# The Moon Is Pretty Big Tonight.



## snoop69 (Jun 16, 2007)

Heres my effort this evening


----------



## mteam (Dec 8, 2007)

Thats one cool pic


----------



## Gary-360 (Apr 26, 2008)

Nice one mate; no moon out here though, just fog


----------



## Ultra (Feb 25, 2006)

nice pic snoop


----------



## virtual (Apr 7, 2008)

Nice picture! Which lens, shutter and aperture?


----------



## snoop69 (Jun 16, 2007)

virtual said:


> Nice picture! Which lens, shutter and aperture?

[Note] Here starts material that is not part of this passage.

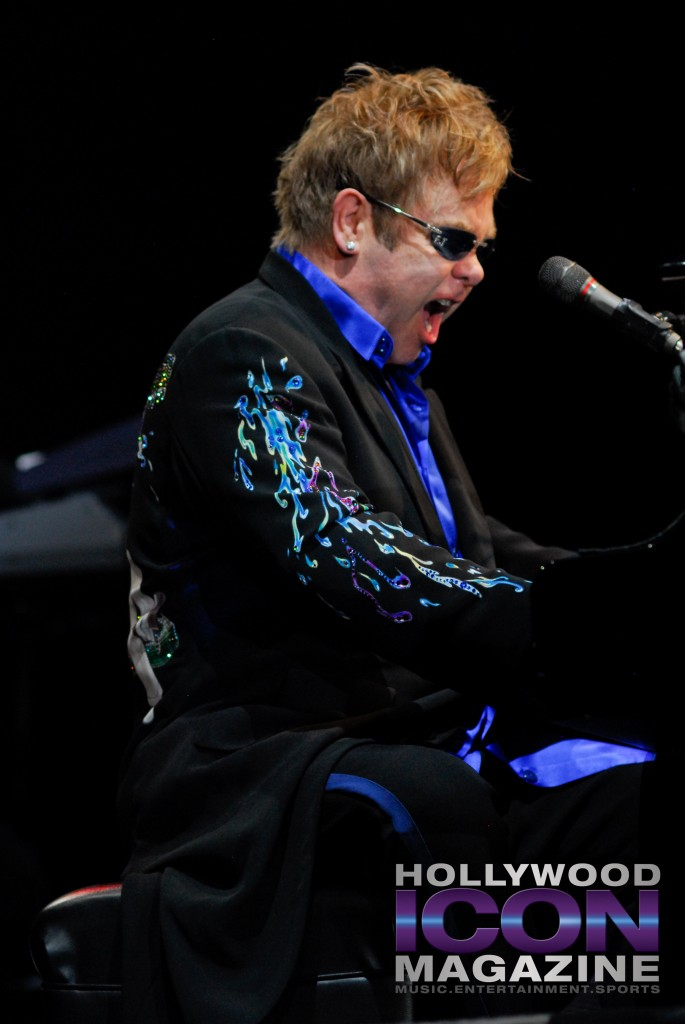 Sir Elton John Yakima Sundome © JB Brookman Hollywood Icon Magazine-19f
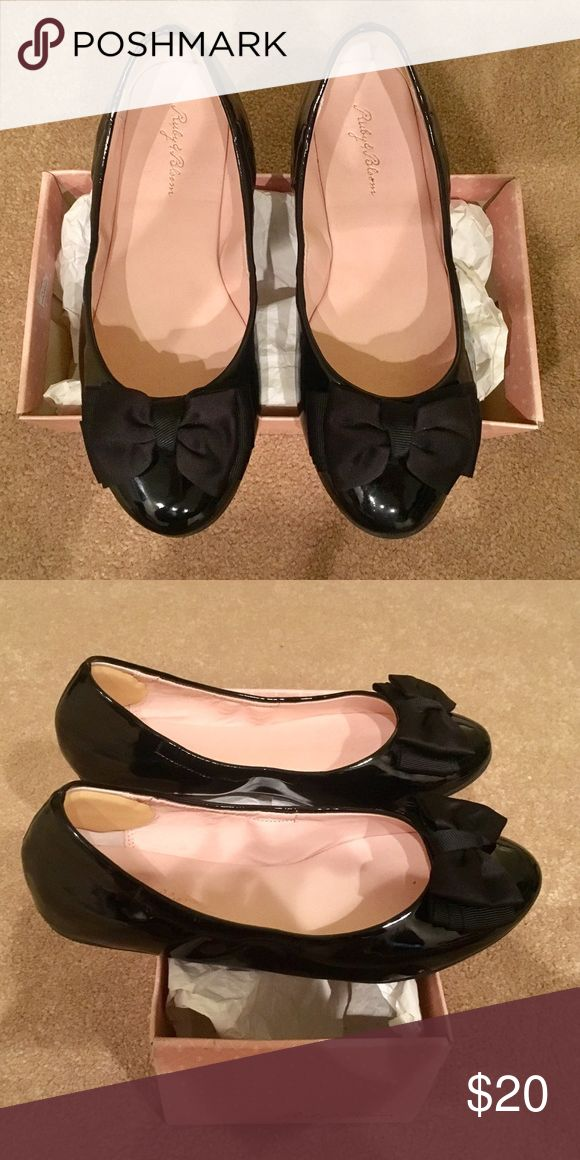 Ruby & Bloom Black Patent Leather Shoes Elegant black patent leather shoes by Ruby & Bloom. Purchased at Nordstrom.  EUC.  Size 1.5 (Little Girl) ruby & bloom Shoes Dress Shoes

This was shot in Raw which im still in the early days of using & the pic
is a little 'noisy'.

Canon Eos 450d
Canon Ef 55-200 lens
Exposure Time = 1/400"
F Number = F5.6
Exposure Program = Aperture priority
ISO Speed Ratings = 200
Date Time Original = 2009-01-09 20:03:18
Date Time Digitized = 2009-01-09 20:03:18
Shutter Speed Value = 8.64 TV
Aperture Value = 4.97 AV
Exposure Bias Value = -2EV
Max Aperture Value = F5.66
Metering Mode = Pattern
Flash = Flash did not fire, compulsory flash mode
Focal Length = 200mm


----------



## rob28 (Nov 7, 2008)

I've also just been outside having a go at getting a decent moon shot.

Here's my best one.
I'm fairly new to this so just had the camera in TV mode and slowly sped up the shutter speed for each shot.










I feel it's missing a bit of sharpness - or is this as good as I'm going to get with this lens?
Or is it my focusing - it was in manual focus.

EOS350D
Tamron 70-300mm lens
300mm focal length
1/1600 shutter speed
5.6 aperture
400 ISO


----------



## MarcC (Nov 3, 2007)

Here's my effort taken around the 4th January on an Olympus SP570UZ 10mp 20x optical zoom with a doubler on the front so 40x optical, suffered some purple fringing as a result. No PS, 
F4.5
1/50
ISO 64

Tripod and remote shutter release, i've cropped about 50% of the picture, i can't get it to embed despite using the IMG tags, so i've had to enter a link.
Moon pic 650x450

Not bad for a £250 camera IMHO


----------



## Gary-360 (Apr 26, 2008)

Here you go Marc, not bad at all :thumb:


----------



## MarcC (Nov 3, 2007)

Thanks.

Gary, would you mind explaining to me how you did that?

I was doing









is that not it?

Thanks
Marc.


----------



## Gary-360 (Apr 26, 2008)

Right click your online image and select properties, copy the image url from this, then use the insert an image button on DW, paste the url into the box, job done.

Gary


----------